**TEXTE FOURNI**

Erik Bracke

Point de référence et artiste original: Dirk Braeckman.

In: Septentrion, Revue trimestrielle, XXXIII / n° 1
(traduit du néerlandais par Chantal Gerniers)

Voici bien longtemps que Dirk Braeckman (°1958) est une valeur sûre de la photographie artistique. Ce qui est nouveau, par contre, c'est qu'il a réussi, ces dernières années, à toucher le grand public grâce à quelques projets spécifiques. Bien que cela n'ait pas toujours été la manière dont il l'aurait souhaité. Les destructions des marines monumentales qui, lors de la manifestation artistique 2003 Beaufort, avaient été exposées sous les Galeries royales de la digue d'Ostende n'avaient pas été prévues dans le scénario. Les 29 grandes images en noir et blanc, que les vandales saccagèrent à deux reprises l'été dernier, avaient été photographiées depuis 29 appartements situés le long de la côte belge. La prise de vues avait été réglée de façon à ce que l'horizon de chaque photo prolonge celui de la précédente, comme si les photos étaient le reflet du véritable horizon auquel le spectateur tournait le dos. En laissant entrevoir l'intérieur des appartements, elles rendaient tangible la présence des habitants invisibles et s'insinuaient dans leur existence. Les images donnaient l'impression qu'à l'instar de la côte belge, la mer n'était plus qu'un bien immobilier et que chaque acheteur chérissait sa fenêtre avec vue sur mer comme un tableau romantique intégré dans la décoration de l'appartement. Les tableaux reflétaient le penchant inquiétant des Belges à privatiser la mer, donc à la banaliser. C'est cette mentalité petite-bourgeoise («à chacun son bout de mer») qui donnera carte blanche aux promoteurs immobiliers pour sacrifier le paysage naturel à leurs intérêts lucratifs. Par la simple puissance de ses images, Braeckman réussit à susciter ces réflexions dans l'esprit du spectateur, réflexions qui seraient propres à soulever un véritable débat sur l'aménagement du territoire et l'architecture dans un état-providence capitaliste.
Cependant, tout cela n'est pas aussi univoque. Les photos éveillaient aussi un soupçon d'empathie, ne fût-ce que par le lien avec les nombreux fragments d'intérieur anonymes que l'artiste photographia d'abord, ce qui ne nous permet pas de les réduire à un commentaire cinglant. Peut-être les actes de vandalisme étaient-ils dus à l'ivresse, mais il serait intéressant de savoir ce qui poussa les coupables à entailler ces images, si innocentes de prime abord.

**DONNÉES ENREGISTRÉES**
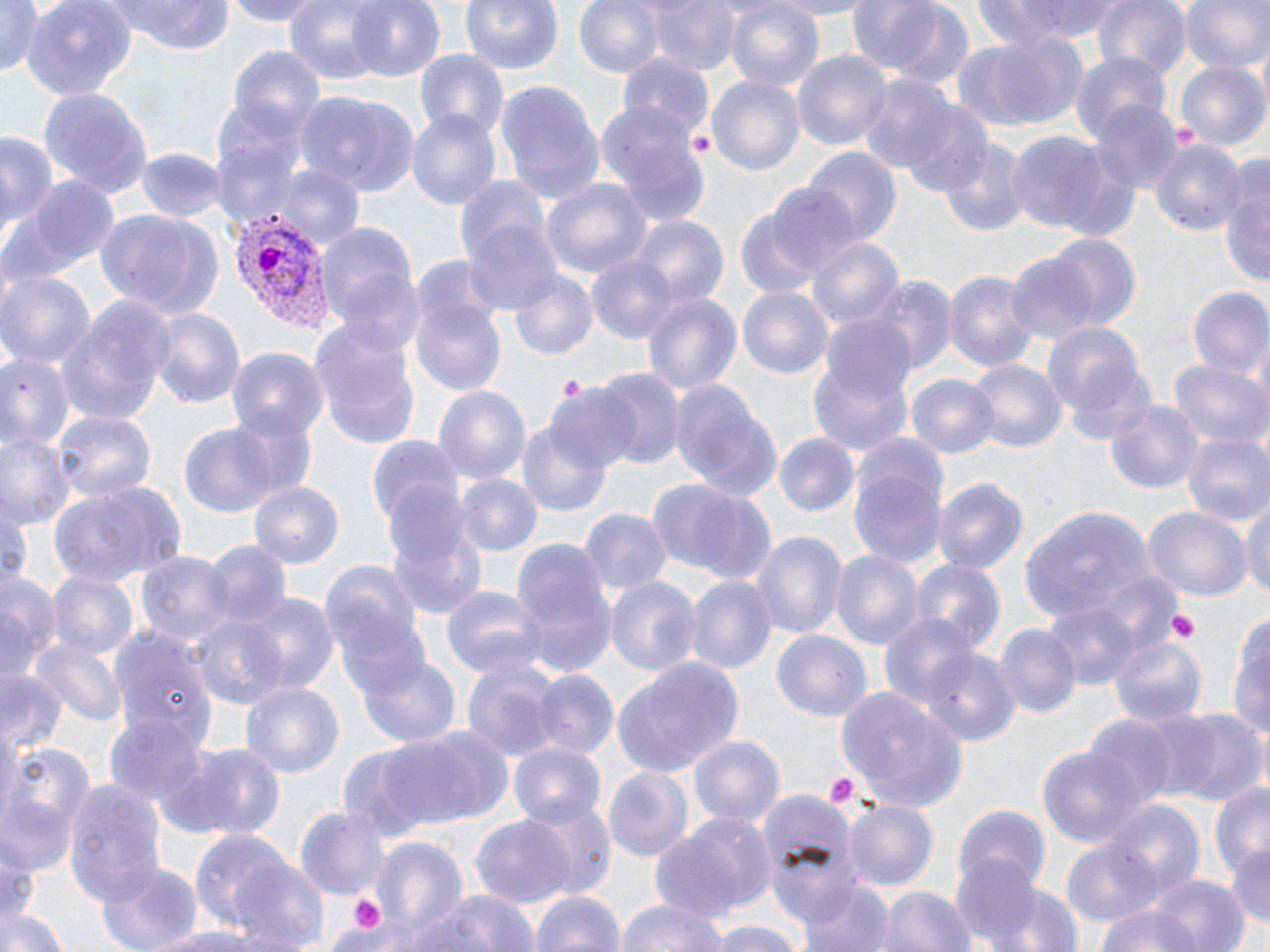

Approximate bounding boxes as named x1/y1/x2/y2 corners in pixels. Platelet locations: (x1=557, y1=373, x2=586, y2=402), (x1=1166, y1=607, x2=1201, y2=642), (x1=826, y1=773, x2=858, y2=808), (x1=344, y1=892, x2=390, y2=937). Uninfected red blood cell locations: (x1=0, y1=0, x2=50, y2=75), (x1=106, y1=0, x2=236, y2=55), (x1=218, y1=0, x2=330, y2=25), (x1=282, y1=0, x2=396, y2=83), (x1=345, y1=0, x2=446, y2=84), (x1=459, y1=0, x2=566, y2=73), (x1=573, y1=0, x2=668, y2=79), (x1=646, y1=0, x2=739, y2=77), (x1=762, y1=0, x2=880, y2=17), (x1=845, y1=0, x2=971, y2=85), (x1=972, y1=0, x2=1123, y2=49), (x1=1091, y1=0, x2=1191, y2=80), (x1=1178, y1=0, x2=1269, y2=74), (x1=23, y1=1, x2=136, y2=98), (x1=723, y1=1, x2=825, y2=93), (x1=958, y1=32, x2=1090, y2=131), (x1=231, y1=48, x2=326, y2=137), (x1=415, y1=50, x2=509, y2=142), (x1=792, y1=50, x2=891, y2=150), (x1=1071, y1=52, x2=1171, y2=146), (x1=614, y1=55, x2=716, y2=146), (x1=1175, y1=60, x2=1268, y2=151), (x1=708, y1=75, x2=804, y2=177), (x1=862, y1=76, x2=958, y2=173), (x1=495, y1=79, x2=604, y2=202), (x1=39, y1=86, x2=154, y2=198), (x1=210, y1=92, x2=316, y2=215), (x1=297, y1=92, x2=421, y2=197), (x1=1089, y1=101, x2=1181, y2=196), (x1=899, y1=104, x2=995, y2=199), (x1=598, y1=107, x2=711, y2=225), (x1=407, y1=110, x2=500, y2=208), (x1=1005, y1=132, x2=1120, y2=236), (x1=0, y1=134, x2=57, y2=231), (x1=1150, y1=137, x2=1246, y2=239), (x1=936, y1=138, x2=1030, y2=235), (x1=137, y1=146, x2=226, y2=220), (x1=801, y1=146, x2=903, y2=249), (x1=275, y1=163, x2=364, y2=250), (x1=1221, y1=165, x2=1270, y2=296), (x1=454, y1=173, x2=552, y2=272), (x1=7, y1=175, x2=116, y2=284), (x1=540, y1=177, x2=653, y2=287), (x1=769, y1=184, x2=862, y2=282), (x1=735, y1=206, x2=827, y2=298), (x1=93, y1=207, x2=224, y2=320), (x1=626, y1=216, x2=728, y2=309), (x1=313, y1=217, x2=421, y2=337), (x1=462, y1=217, x2=564, y2=317), (x1=1043, y1=233, x2=1142, y2=332), (x1=804, y1=235, x2=907, y2=332), (x1=1003, y1=251, x2=1103, y2=346), (x1=586, y1=253, x2=679, y2=345), (x1=945, y1=268, x2=1038, y2=374), (x1=0, y1=269, x2=96, y2=369), (x1=509, y1=271, x2=598, y2=360), (x1=868, y1=276, x2=956, y2=378), (x1=737, y1=284, x2=832, y2=377), (x1=1186, y1=286, x2=1270, y2=380), (x1=412, y1=290, x2=509, y2=400), (x1=641, y1=290, x2=742, y2=400), (x1=57, y1=301, x2=172, y2=423), (x1=148, y1=306, x2=245, y2=413), (x1=820, y1=314, x2=919, y2=408), (x1=309, y1=316, x2=422, y2=451), (x1=1043, y1=326, x2=1155, y2=442), (x1=0, y1=348, x2=75, y2=458), (x1=228, y1=348, x2=327, y2=444), (x1=806, y1=356, x2=914, y2=456), (x1=963, y1=358, x2=1068, y2=456), (x1=1169, y1=358, x2=1270, y2=450), (x1=595, y1=366, x2=684, y2=470), (x1=906, y1=372, x2=1001, y2=460), (x1=666, y1=378, x2=782, y2=505), (x1=433, y1=386, x2=531, y2=489), (x1=548, y1=386, x2=639, y2=475), (x1=1105, y1=398, x2=1204, y2=493), (x1=224, y1=410, x2=321, y2=502), (x1=52, y1=411, x2=154, y2=506), (x1=516, y1=420, x2=609, y2=515), (x1=176, y1=422, x2=286, y2=520), (x1=0, y1=431, x2=74, y2=527), (x1=773, y1=432, x2=859, y2=517), (x1=1182, y1=432, x2=1270, y2=528), (x1=368, y1=433, x2=465, y2=539), (x1=848, y1=446, x2=946, y2=572), (x1=455, y1=473, x2=543, y2=558), (x1=646, y1=477, x2=779, y2=584), (x1=933, y1=478, x2=1028, y2=577), (x1=48, y1=479, x2=187, y2=585), (x1=248, y1=481, x2=342, y2=567), (x1=1243, y1=496, x2=1270, y2=601), (x1=0, y1=503, x2=31, y2=585), (x1=1020, y1=506, x2=1153, y2=621), (x1=580, y1=508, x2=672, y2=597), (x1=1143, y1=509, x2=1250, y2=601), (x1=384, y1=510, x2=491, y2=623), (x1=750, y1=530, x2=845, y2=642), (x1=510, y1=535, x2=615, y2=652), (x1=202, y1=540, x2=293, y2=631), (x1=833, y1=550, x2=923, y2=653), (x1=137, y1=552, x2=232, y2=648), (x1=319, y1=559, x2=425, y2=663), (x1=912, y1=561, x2=1006, y2=660), (x1=0, y1=569, x2=60, y2=680), (x1=1089, y1=571, x2=1185, y2=659), (x1=47, y1=572, x2=138, y2=661), (x1=686, y1=576, x2=775, y2=674), (x1=606, y1=577, x2=700, y2=676), (x1=441, y1=586, x2=546, y2=677), (x1=243, y1=592, x2=339, y2=697), (x1=332, y1=593, x2=431, y2=699), (x1=1043, y1=600, x2=1138, y2=694), (x1=1231, y1=606, x2=1270, y2=750), (x1=191, y1=611, x2=294, y2=713), (x1=879, y1=614, x2=980, y2=709), (x1=107, y1=625, x2=217, y2=753), (x1=995, y1=625, x2=1079, y2=721), (x1=772, y1=630, x2=873, y2=722), (x1=1106, y1=635, x2=1206, y2=727), (x1=31, y1=638, x2=127, y2=728), (x1=920, y1=649, x2=1021, y2=746), (x1=356, y1=654, x2=462, y2=750), (x1=611, y1=656, x2=744, y2=777), (x1=463, y1=661, x2=560, y2=761), (x1=530, y1=669, x2=618, y2=759), (x1=0, y1=670, x2=68, y2=754), (x1=240, y1=681, x2=344, y2=778), (x1=835, y1=687, x2=969, y2=809), (x1=1135, y1=708, x2=1228, y2=800), (x1=1169, y1=708, x2=1269, y2=808), (x1=1085, y1=714, x2=1178, y2=805), (x1=105, y1=718, x2=208, y2=810), (x1=383, y1=727, x2=515, y2=829), (x1=689, y1=734, x2=785, y2=830), (x1=336, y1=739, x2=467, y2=842), (x1=510, y1=741, x2=607, y2=827), (x1=176, y1=743, x2=289, y2=841), (x1=2, y1=745, x2=91, y2=867), (x1=1036, y1=745, x2=1146, y2=847), (x1=604, y1=767, x2=695, y2=861), (x1=65, y1=778, x2=169, y2=904), (x1=1208, y1=779, x2=1269, y2=880), (x1=1, y1=794, x2=75, y2=883), (x1=761, y1=795, x2=860, y2=921), (x1=521, y1=798, x2=619, y2=900), (x1=843, y1=799, x2=937, y2=891), (x1=1103, y1=800, x2=1206, y2=904), (x1=295, y1=804, x2=391, y2=901), (x1=955, y1=805, x2=1051, y2=895), (x1=653, y1=810, x2=773, y2=934), (x1=471, y1=815, x2=575, y2=909), (x1=186, y1=827, x2=302, y2=933), (x1=370, y1=835, x2=468, y2=941), (x1=1059, y1=835, x2=1164, y2=928), (x1=1227, y1=843, x2=1270, y2=930), (x1=952, y1=851, x2=1044, y2=948), (x1=95, y1=859, x2=204, y2=952), (x1=229, y1=859, x2=332, y2=952), (x1=1144, y1=874, x2=1248, y2=952), (x1=798, y1=878, x2=894, y2=952), (x1=990, y1=881, x2=1085, y2=952), (x1=875, y1=886, x2=974, y2=952), (x1=527, y1=889, x2=628, y2=952), (x1=403, y1=890, x2=539, y2=952), (x1=616, y1=897, x2=732, y2=952), (x1=1, y1=904, x2=71, y2=952), (x1=1098, y1=905, x2=1204, y2=952), (x1=703, y1=921, x2=808, y2=952), (x1=134, y1=925, x2=267, y2=951). Plasmodium vivax-infected red blood cell locations: (x1=229, y1=211, x2=331, y2=330). Slide-level diagnosis: Plasmodium vivax. May-Grünwald-Giemsa-stained preparation. Image is 1270×952 pixels. Optical microscopy. Captured at 1000x magnification. Thin blood film. Single field of view.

**LISTE DES TÂCHES**
1: D'après le texte sur Dirk Braeckman, où les marines monumentales étaient-elles exposées lors de 2003 Beaufort ?
2: Reprenez le texte sur Dirk Braeckman à la suite de sa dernière phrase.
Le matériel n'est d'aucune utilité ici.

**RÉPONSES**
1: Sous les Galeries royales de la digue d'Ostende.

2:
Soupçon d'intérieurs

L'année précédente, en 2002, Dirk Braeckman avait attiré tous les regards grâce à un projet plus exceptionnel encore. Après avoir vu, fin 2001, la rétrospective de Braeckman au Stedelijk Museum voor Actuele Kunst S.M.A.K. – Musée municipal d'art actuel) à Gand, la reine Paola lui confia la réalisation d'un portrait. Celui-ci se concrétisa finalement sous la forme d'un double portrait, quasi grandeur nature, du roi Albert et de la reine Paola au palais de Laeken, un portrait en pied sur le seuil entre l'intérieur et l'extérieur. Exécutés en une diversité de gris, les tableaux peuvent difficilement passer pour des portraits d'apparat. Les habits ordinaires et l'attitude décontractée du couple royal indiquent assez que le but était d'exclure tout protocole. Dirk Braeckman est d'avis que ce défi inhabituel ne présente aucune rupture avec le reste de son oeuvre. «A l'horizon, vous apercevez des maisonnettes, l'urbanisme typique de Bruxelles. Vous pouvez en deviner les intérieurs. C'est là ma façon préférée de renvoyer à mon style», déclare-t-il dans le quotidien flamand De Standaard. Il n'en reste pas moins surprenant que la reine Paola ait choisi Dirk Braeckman, d'autant que le photographe gantois ne passe pas vraiment pour un portraitiste traditionnel. Ses oeuvres des dix dernières années ne montrent que rarement des personnes et, lorsque c'est le cas, comme sur les photos d'une femme nue dans une chambre obscure, le visage n'est quasiment jamais visible. A ses débuts dans les années 1980, Braeckman réalisa, cependant, un grand nombre de portraits. Certes, il s'agissait de portraits non conventionnels, théâtraux, où l'auteur se livrait à des essais de psychologie en les soumettant, dans la chambre noir, à d'intenses manipulations dramatiques. C'est à cette même époque qu'il fonda à Gand (où il avait fréquenté l'Académie royale des Beaux-Arts) la galerie XYZ (1982-1989) avec Carl de Keyzer et qu'il lança la revue du même nom. Ce faisant, le jeune Dirk Braeckman contribua pleinement à la reconnaissance en Flandre de la photographie en tant que média artistique à part entière.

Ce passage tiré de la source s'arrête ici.